Рекомендуем статьи по данной теме:
Эф­фек­тив­ность фар­ма­ко­ло­ги­чес­кой кор­рек­ции реф­люк­са у па­ци­ен­тов с ва­ри­коз­ной бо­лез­нью пе­ред хи­рур­ги­чес­ким ле­че­ни­ем. Фле­бо­ло­гия. 2023;(2):66-71
Вли­яние су­ло­дек­си­да на те­че­ние ран­не­го пе­ри­ода пос­ле ра­ди­очас­тот­ной об­ли­те­ра­ции и ми­ниф­ле­бэк­то­мии у па­ци­ен­тов с ва­ри­коз­ной бо­лез­нью. Фле­бо­ло­гия. 2023;(2):72-78
Гес­пе­ри­дин: по­тен­ци­аль­ные, но не­до­оце­нен­ные воз­мож­нос­ти. Фле­бо­ло­гия. 2023;(4):352-360
Мо­ле­ку­ляр­но-ге­не­ти­чес­кие ас­пек­ты ва­ри­коз­ной бо­лез­ни: сов­ре­мен­ные пред­став­ле­ния. Фле­бо­ло­гия. 2024;(1):48-53
Ме­ха­но­хи­ми­чес­кая об­ли­те­ра­ция в ле­че­нии ва­ри­коз­ной бо­лез­ни ниж­них ко­неч­нос­тей. Фле­бо­ло­гия. 2024;(1):72-76

На протяжении многих десятилетий эктазия глубоких вен нижних конечностей у пациентов с хроническими заболеваниями вен (ХЗВ) рассматривалась в качестве одного из основных патологических звеньев развития и прогрессирования хронической венозной недостаточности (ХВН) [1—4]. Именно эктазия глубоких вен и сформировавшаяся в этих условиях относительная клапанная недостаточность рассматривались в качестве главного гемодинамического условия формирования патологического вертикального рефлюкса на уровне подвздошно-бедренного, бедренно-подколенного или подколенно-тибиального сегментов, которая лежала в основе развития варикозного расширения подкожных вен [5, 6]. Эти утверждения, ставшие флебологической аксиомой, на протяжении более 30 лет были главным потенцирующим фактором пересмотра подходов в лечении варикозной болезни (ВБ) [7].

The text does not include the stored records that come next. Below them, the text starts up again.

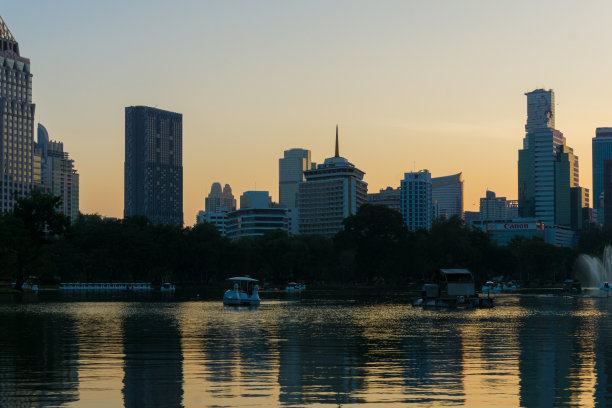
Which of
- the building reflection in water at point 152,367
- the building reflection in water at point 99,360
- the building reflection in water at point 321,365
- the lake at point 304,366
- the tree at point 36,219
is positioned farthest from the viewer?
the tree at point 36,219

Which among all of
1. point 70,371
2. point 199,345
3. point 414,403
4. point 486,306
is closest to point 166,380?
point 70,371

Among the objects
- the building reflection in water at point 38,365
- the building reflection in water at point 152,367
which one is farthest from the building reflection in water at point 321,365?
the building reflection in water at point 38,365

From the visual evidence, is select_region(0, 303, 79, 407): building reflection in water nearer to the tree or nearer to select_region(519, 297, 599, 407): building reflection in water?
select_region(519, 297, 599, 407): building reflection in water

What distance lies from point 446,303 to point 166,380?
7891cm

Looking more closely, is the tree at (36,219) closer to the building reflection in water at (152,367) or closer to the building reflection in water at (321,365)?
the building reflection in water at (152,367)

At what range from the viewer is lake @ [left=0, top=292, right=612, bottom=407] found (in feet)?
80.6

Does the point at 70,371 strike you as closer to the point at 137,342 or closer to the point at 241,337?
the point at 137,342

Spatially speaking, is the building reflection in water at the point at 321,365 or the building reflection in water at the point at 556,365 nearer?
the building reflection in water at the point at 556,365

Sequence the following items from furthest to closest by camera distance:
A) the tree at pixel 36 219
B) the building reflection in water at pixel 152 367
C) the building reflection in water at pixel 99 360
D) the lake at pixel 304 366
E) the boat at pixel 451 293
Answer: the tree at pixel 36 219 → the boat at pixel 451 293 → the building reflection in water at pixel 99 360 → the lake at pixel 304 366 → the building reflection in water at pixel 152 367

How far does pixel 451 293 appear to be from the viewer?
110 metres

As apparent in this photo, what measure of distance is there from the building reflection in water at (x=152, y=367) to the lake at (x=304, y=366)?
5cm

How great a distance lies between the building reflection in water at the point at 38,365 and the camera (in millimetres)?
24578

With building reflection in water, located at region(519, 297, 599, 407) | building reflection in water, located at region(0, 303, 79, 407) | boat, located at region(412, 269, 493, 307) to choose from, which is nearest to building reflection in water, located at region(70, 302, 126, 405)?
building reflection in water, located at region(0, 303, 79, 407)

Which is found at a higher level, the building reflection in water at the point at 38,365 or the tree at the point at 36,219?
the tree at the point at 36,219
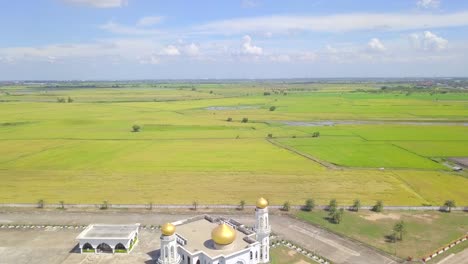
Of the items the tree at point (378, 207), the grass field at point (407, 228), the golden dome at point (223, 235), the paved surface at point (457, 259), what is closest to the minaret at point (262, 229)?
the golden dome at point (223, 235)

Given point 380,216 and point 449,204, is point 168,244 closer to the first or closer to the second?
point 380,216

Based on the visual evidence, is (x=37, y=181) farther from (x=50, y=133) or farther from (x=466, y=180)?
(x=466, y=180)

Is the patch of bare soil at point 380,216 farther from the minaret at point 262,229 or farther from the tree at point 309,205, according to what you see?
the minaret at point 262,229

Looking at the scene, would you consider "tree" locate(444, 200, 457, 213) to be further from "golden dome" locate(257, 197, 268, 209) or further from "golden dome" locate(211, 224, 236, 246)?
"golden dome" locate(211, 224, 236, 246)

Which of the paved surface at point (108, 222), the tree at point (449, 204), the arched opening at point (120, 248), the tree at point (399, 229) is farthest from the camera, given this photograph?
the tree at point (449, 204)

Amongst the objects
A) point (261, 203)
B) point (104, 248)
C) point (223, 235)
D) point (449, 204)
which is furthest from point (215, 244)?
point (449, 204)

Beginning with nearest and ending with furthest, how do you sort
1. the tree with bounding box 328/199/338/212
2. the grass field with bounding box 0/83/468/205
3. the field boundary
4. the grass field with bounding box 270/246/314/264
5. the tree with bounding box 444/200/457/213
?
the grass field with bounding box 270/246/314/264, the tree with bounding box 328/199/338/212, the tree with bounding box 444/200/457/213, the field boundary, the grass field with bounding box 0/83/468/205

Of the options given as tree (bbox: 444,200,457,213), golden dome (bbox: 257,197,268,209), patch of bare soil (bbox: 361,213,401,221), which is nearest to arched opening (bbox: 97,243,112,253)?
golden dome (bbox: 257,197,268,209)

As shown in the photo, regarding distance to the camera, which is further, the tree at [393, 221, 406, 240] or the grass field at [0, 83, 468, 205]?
the grass field at [0, 83, 468, 205]
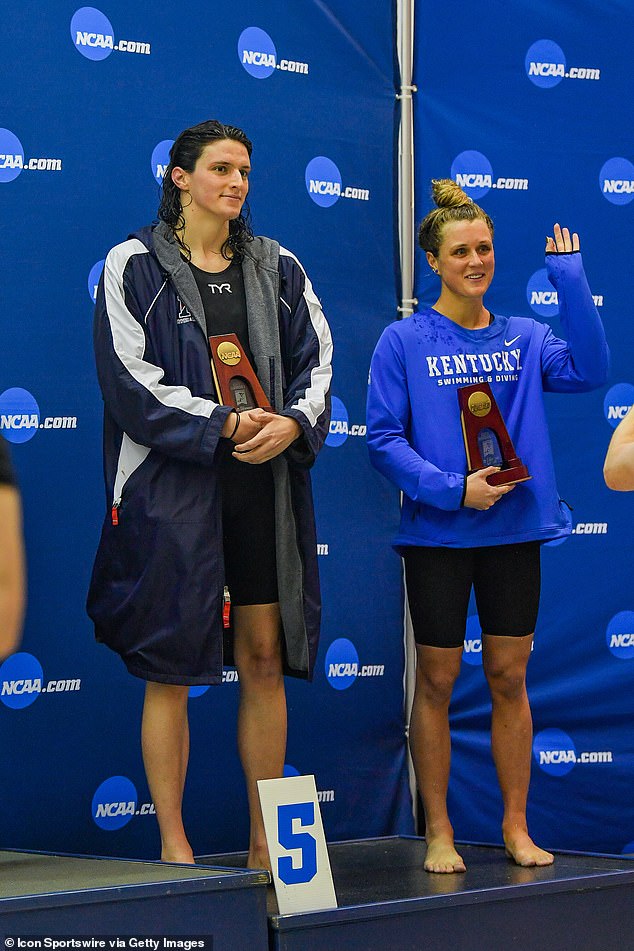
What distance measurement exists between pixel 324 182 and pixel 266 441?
1.48 m

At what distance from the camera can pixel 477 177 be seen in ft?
13.8

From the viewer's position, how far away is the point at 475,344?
3.27 metres

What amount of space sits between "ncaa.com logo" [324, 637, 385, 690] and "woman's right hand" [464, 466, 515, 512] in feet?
3.58

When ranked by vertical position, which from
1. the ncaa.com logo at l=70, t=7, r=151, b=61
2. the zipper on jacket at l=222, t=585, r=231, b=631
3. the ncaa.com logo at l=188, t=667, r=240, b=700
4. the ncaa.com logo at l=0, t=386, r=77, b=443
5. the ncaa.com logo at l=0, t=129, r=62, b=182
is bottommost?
the ncaa.com logo at l=188, t=667, r=240, b=700

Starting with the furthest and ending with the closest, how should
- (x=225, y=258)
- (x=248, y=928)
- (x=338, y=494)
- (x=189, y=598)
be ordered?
(x=338, y=494), (x=225, y=258), (x=189, y=598), (x=248, y=928)

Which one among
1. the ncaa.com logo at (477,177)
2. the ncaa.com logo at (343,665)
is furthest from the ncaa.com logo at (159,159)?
the ncaa.com logo at (343,665)

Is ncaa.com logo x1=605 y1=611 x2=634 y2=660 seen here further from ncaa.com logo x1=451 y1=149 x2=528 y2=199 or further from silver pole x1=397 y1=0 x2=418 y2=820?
ncaa.com logo x1=451 y1=149 x2=528 y2=199

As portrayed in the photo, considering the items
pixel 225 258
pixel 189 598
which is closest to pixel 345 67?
pixel 225 258

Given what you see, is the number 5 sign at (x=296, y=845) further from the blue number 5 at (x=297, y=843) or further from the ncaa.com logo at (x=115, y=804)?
the ncaa.com logo at (x=115, y=804)

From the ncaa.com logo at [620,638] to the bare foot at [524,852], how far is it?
1.14 m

В середине 2000-х годов теория влияния эктазии и относительной клапанной недостаточности глубоких вен на развитие ВБ была признана ошибочной. По существующей среди большинства флебологов точке зрения, развивающаяся варикозная трансформация поверхностных вен никаким образом не связана с нарушениями глубокой венозной гемодинамики, а следовательно, для устранения ВБ рекомендуемым объемом вмешательства является устранение ретроградного кровотока лишь на уровне несостоятельной венозной магистрали большой вены (БПВ) или малой подкожной вены (МПВ) [8].

Однако если ограниченный стриппинг или протяженная эндовазальная термическая облитерация БПВ является достаточным оперативным вмешательством у пациентов с варикозным расширением поверхностных вен, остается непонятным, почему у 70% пациентов после, казалось, успешно проведенной операции не только не устраняется патологическая сегментарная гиперволемия голени, но и симптоматика ХВН со временем только прогрессирует? О возможном влиянии эктазии внутримышечных вен голени на общий патогемодинамический процесс у пациентов с ХВН нами было указано впервые еще в 2002 г. [9]. Однако используемая для визуализации внутримышечных вен голени рентгеноконтрастная флебография не позволила сделать окончательные выводы. Исследования возобновились в 2015 г., когда появилась возможность прицельно изучить этот отдел мышечно-венозной помпы голени с помощью мультиспиральной компьютерной томографии-флебографии (МСКТ-флебографии), которая на первом этапе проведения исследований позволила в 3D-режиме подробно установить анатомическое строение икроножного и камбаловидного венозных коллекторов [10—12]. Обратили мы внимание и на то, что у отдельных пациентов с ВБ форма внутримышечных вен имела веретенообразную (фузиформную) эктазию локального или протяженного характера, частота выявления которой увеличивалась по мере прогрессирования ХВН [12]. Однако, чтобы приблизиться к окончательным выводам, нам понадобились продолжение исследований и проведение дополнительного анализа данных, полученных при МСКТ-флебографии.

С использованием метода МСКТ-флебографии за период 2015—2018 гг. обследованы 400 мужчин и женщин с хроническими заболеваниями вен (ХЗВ) с распределением их в соответствии с международной классификацией СЕАР следующим образом: у 108 (27%) лиц имелся клинический класс С0—С1, у 173 (43,3%) — класс С2—С3 и у 119 (34%) выявлены трофические нарушения (класс С4—С6).

Исследования выполняли на 128-срезовом мультиспиральном компьютерном томографе Philips-Ingenuity-CT (Нидерланды) с пакетом программ для обработки изображений Intell-Space-Portal (Нидерланды) с последующей реконструкцией объемного изображения в 3D-режиме. Изначально с целью стандартизации проведения «нижней» МСКТ-флебографии была разработана собственная методика проведения исследования, отличающаяся от ранее используемых методов четкими временныˊми критериями отсрочки старта сканирования от момента болюсного введения рентгеноконтрастной смеси, количеством последовательных сканирований и этапов проведения функциональных тестов [13].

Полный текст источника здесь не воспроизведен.